Nous avons comparé les estimations produites pour le Banquereau en 2010 aux estimations dérivées des observations durant les relevés. Les estimations de la densité dérivées du relevé de 2010 étaient semblables aux estimations de la densité selon l'indice des CPUE de 2010 pour des emplacements qui se chevauchent, malgré les différences dans les navires et les engins, ainsi que dans la démarche statistique, utilisés. Lorsque ces estimations de la densité étaient étendues à la zone exploitée, telle qu'elle a été définie selon l'empreinte obtenue au moyen du SSN, les estimations de la biomasse qui en découlaient pour 2010 étaient également semblables entre le relevé (211 136 t) et les CPUE (218 262 t). Les estimations de la biomasse tirées de la dernière évaluation ont été corrigées pour tenir compte de l'efficacité des dragues, laquelle a été estimée à 0,45 avec une incertitude considérable (intervalle de confiance à 95 % de 0,21 – 0,86). Un modèle bayésien de production excédentaire a intégré et quantifié les incertitudes liées à l'efficacité des dragues, les estimations de la biomasse qui en découlent, et a fourni des estimations des erreurs de traitement et d'observation.
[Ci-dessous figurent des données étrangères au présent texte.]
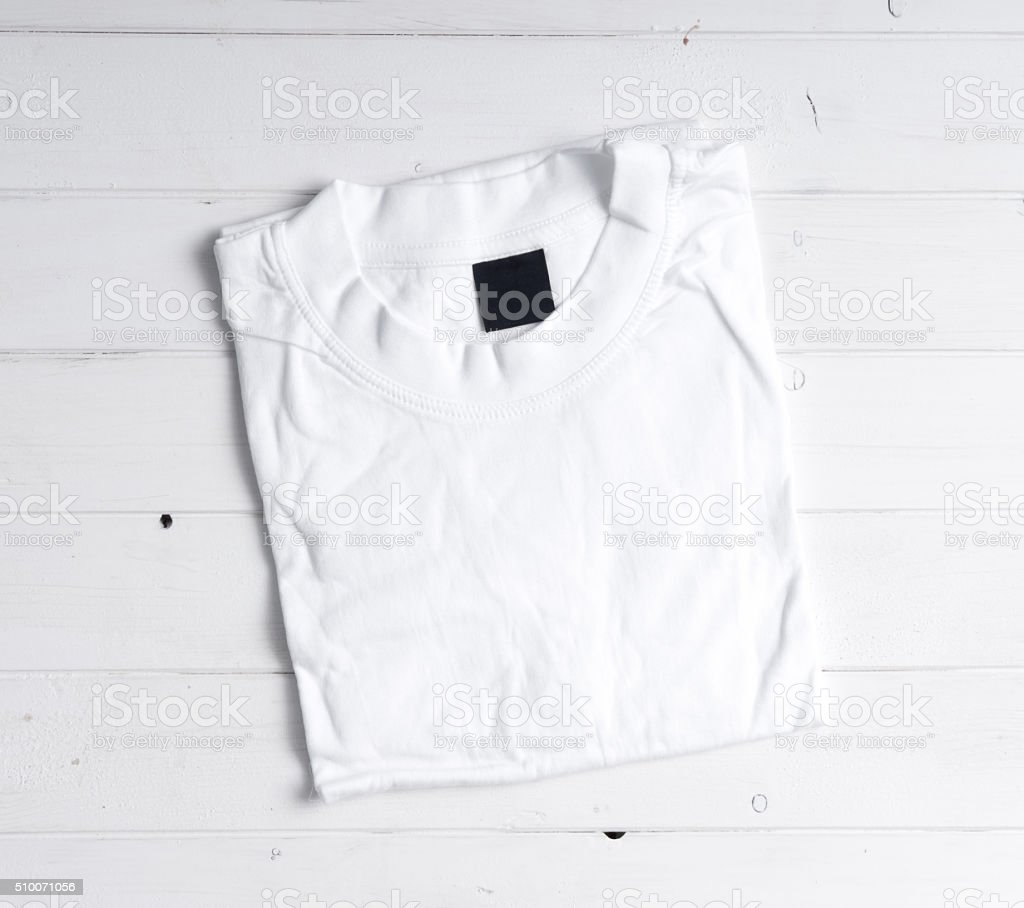 folded white t-shirt stock photo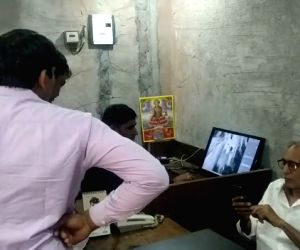 New Delhi: Police check CCTV footage at Gujarati Samaj Bhavan after Prime Minister Narendra Modi's relative whose purse was snatched in Civil Lines of New Delhi on Oct 12, 2019. (Photo: IANS)
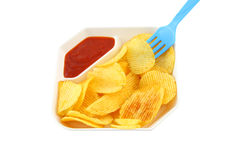 Potato chip and blue fork Stock Image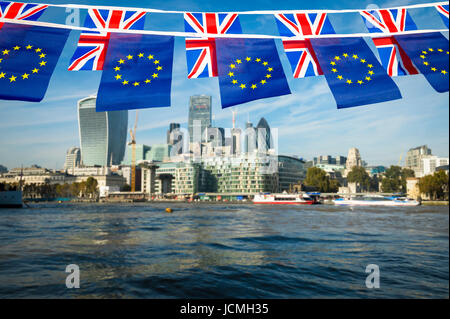 European Union and Union Jack bunting flags flying over the London skyline of the financial City center at the River - Stock Photo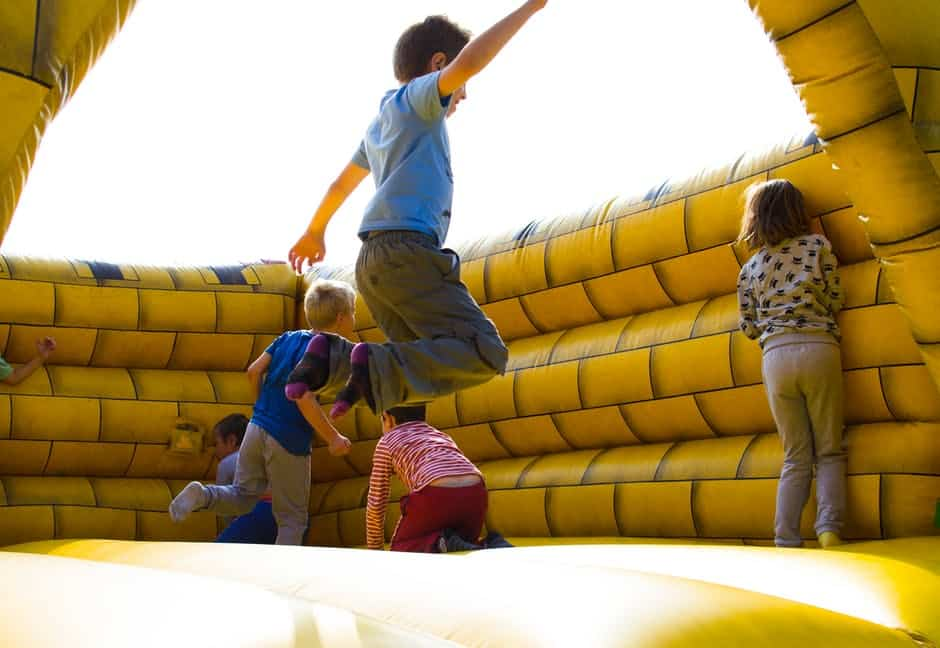 kids having fun in jumping castle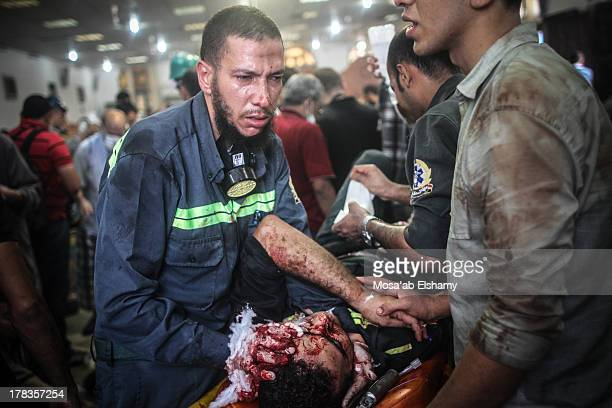 CONTENT] Medics stand next to their killed colleague in a makeshift hospital A man grieves as he looks at one of many bodies laid out in a make shift...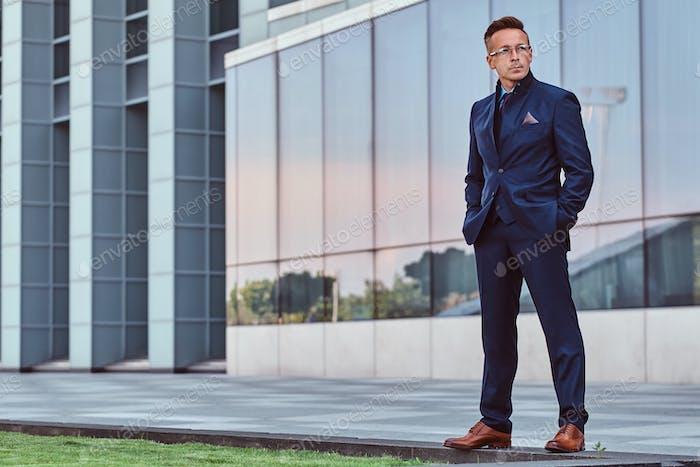 Selbstbewusster Geschäftsmann in einem eleganten Anzug gekleidet, der draußen vor dem Hintergrund der Stadtlandschaft steht.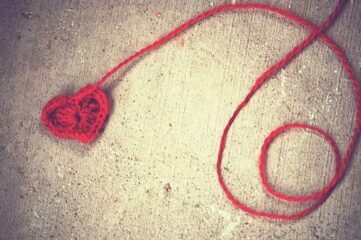 photo of red yarn ball wih heart at the end of skein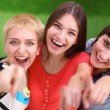 Three happy girls pointing fingers at you choosing — Stock Photo #67655491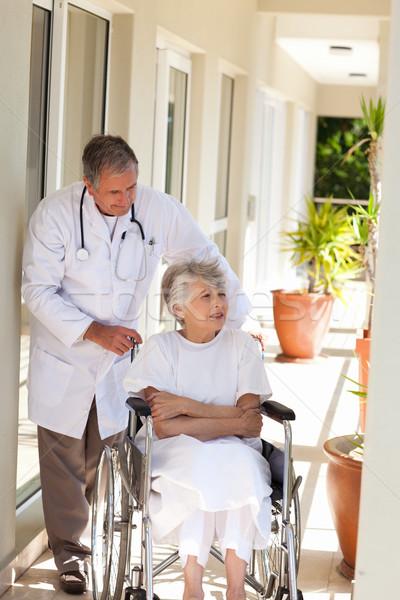 Senior doctor talking with his patient Stock photo © wavebreak_media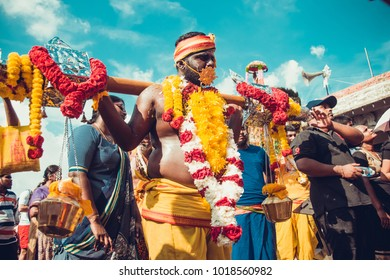 KUALA LUMPUR, MALAYSIA - JANUARY 31 2018: Hindu devotees celebrate Thaipusam festival with procession and offerings. People portrait. Man with kavadi milk pots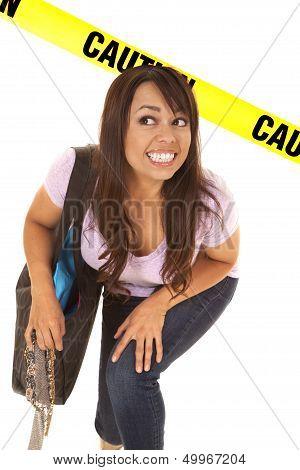 Woman Shopper Under Caution Tape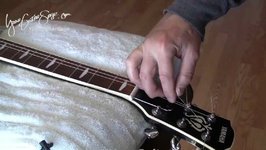 Changing Strings on an Acoustic Guitar - Part 2 - Easy Video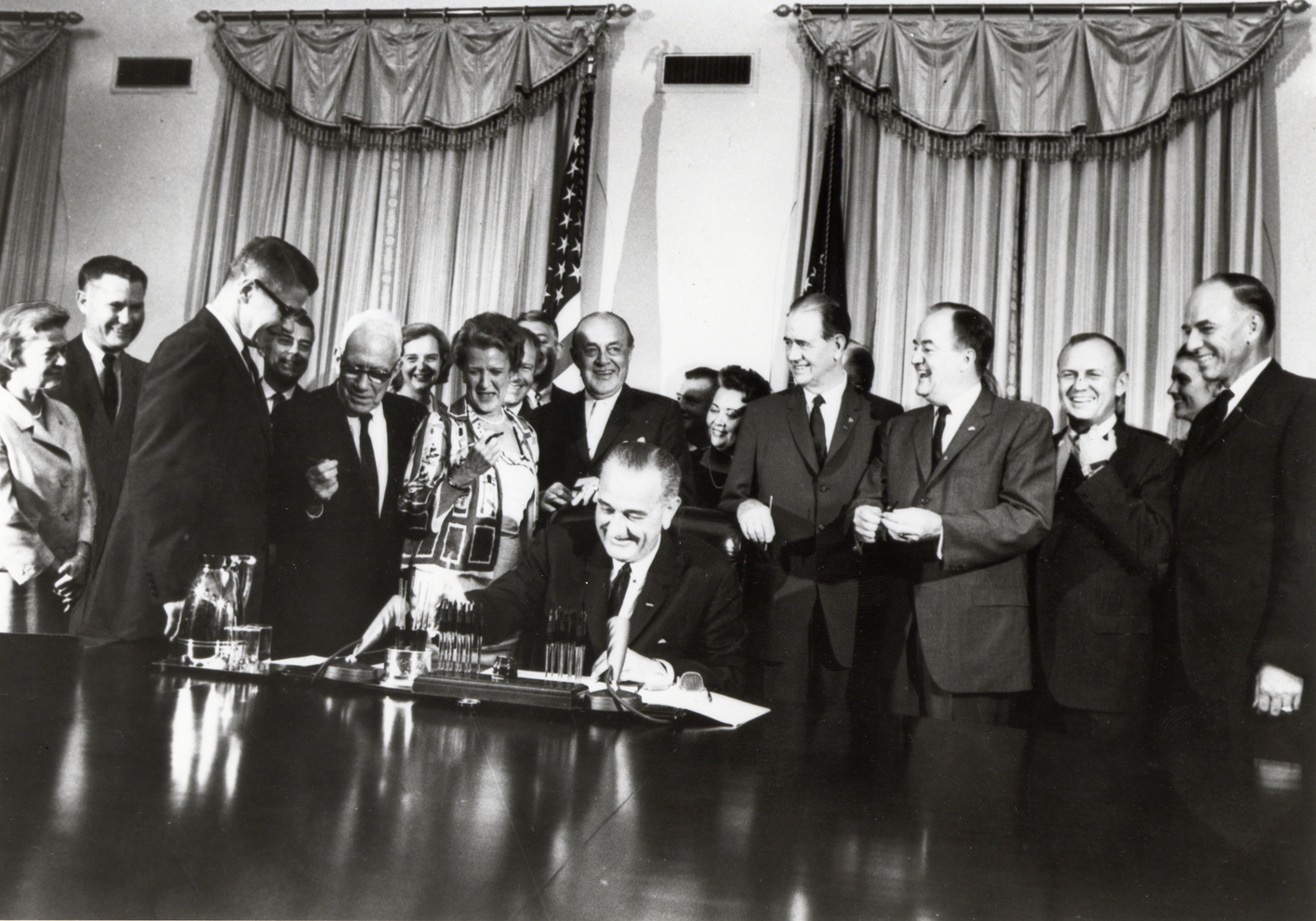 U.S. President Lyndon B. Johnson signing the Food Stamp Act of 1964.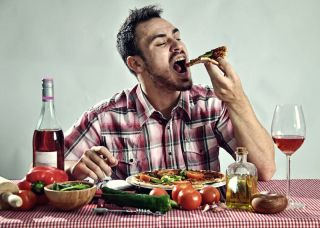 Man eating a whole pizza with wine.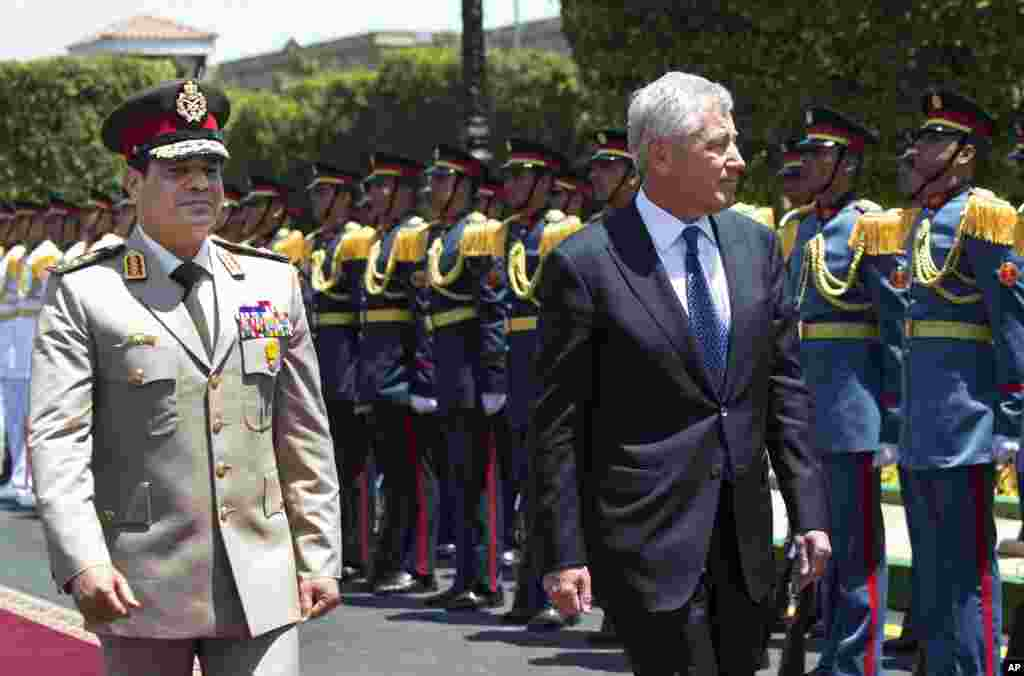 U.S. Secretary of Defense Chuck Hagel walks with Egyptian Defense Minister General Abdel-Fattahal-Sisiduring an arrival ceremony at the Ministry of Defense in Cairo, April 24, 2013.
Des points de référence ont été calculés à partir des estimations de la biomasse dérivées du modèle de production excédentaire, les estimations de FRMS étant près de 0,1. Toutefois, les diagrammes de phase indiquent que les taux de prise déclinent lorsque la valeur de F est supérieure à 0,05. Les avis reposant sur l'extension des zones de pêche à l'ensemble du banc sont plus risqués que lorsqu'on ne considère que les zones exploitées. Les taux d'exploitation qui se situent près des estimations de FRMS sont plus risqués que les niveaux de référence de F qui se situent en dessous de FRMS.